• [Work to be completed]: Can you edit the lines below, swapping every "green grass lawn" for "lawn" and leaving the rest untouched?

(Saved data entries)
==========

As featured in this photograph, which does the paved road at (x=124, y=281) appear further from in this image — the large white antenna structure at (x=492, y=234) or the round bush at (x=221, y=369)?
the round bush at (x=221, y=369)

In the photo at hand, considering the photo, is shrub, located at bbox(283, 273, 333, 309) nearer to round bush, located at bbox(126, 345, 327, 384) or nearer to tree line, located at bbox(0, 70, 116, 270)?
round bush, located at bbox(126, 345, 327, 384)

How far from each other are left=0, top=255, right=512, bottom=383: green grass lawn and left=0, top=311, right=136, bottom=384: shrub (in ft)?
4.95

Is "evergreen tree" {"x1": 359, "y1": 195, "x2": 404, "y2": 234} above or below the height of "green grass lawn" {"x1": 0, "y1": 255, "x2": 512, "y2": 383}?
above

==========

• [Result for this exercise]:
As featured in this photograph, which does the paved road at (x=124, y=281) appear further from in this image — the large white antenna structure at (x=492, y=234) or the round bush at (x=221, y=369)?
the round bush at (x=221, y=369)

In the photo at hand, considering the photo, is shrub, located at bbox(283, 273, 333, 309) nearer to round bush, located at bbox(126, 345, 327, 384) or nearer to tree line, located at bbox(0, 70, 116, 270)?
round bush, located at bbox(126, 345, 327, 384)

How far from each other are left=0, top=255, right=512, bottom=383: lawn and left=0, top=311, right=136, bottom=384: shrub (in ft)?
4.95

Is "evergreen tree" {"x1": 359, "y1": 195, "x2": 404, "y2": 234} above or below the height of "lawn" {"x1": 0, "y1": 255, "x2": 512, "y2": 383}?
above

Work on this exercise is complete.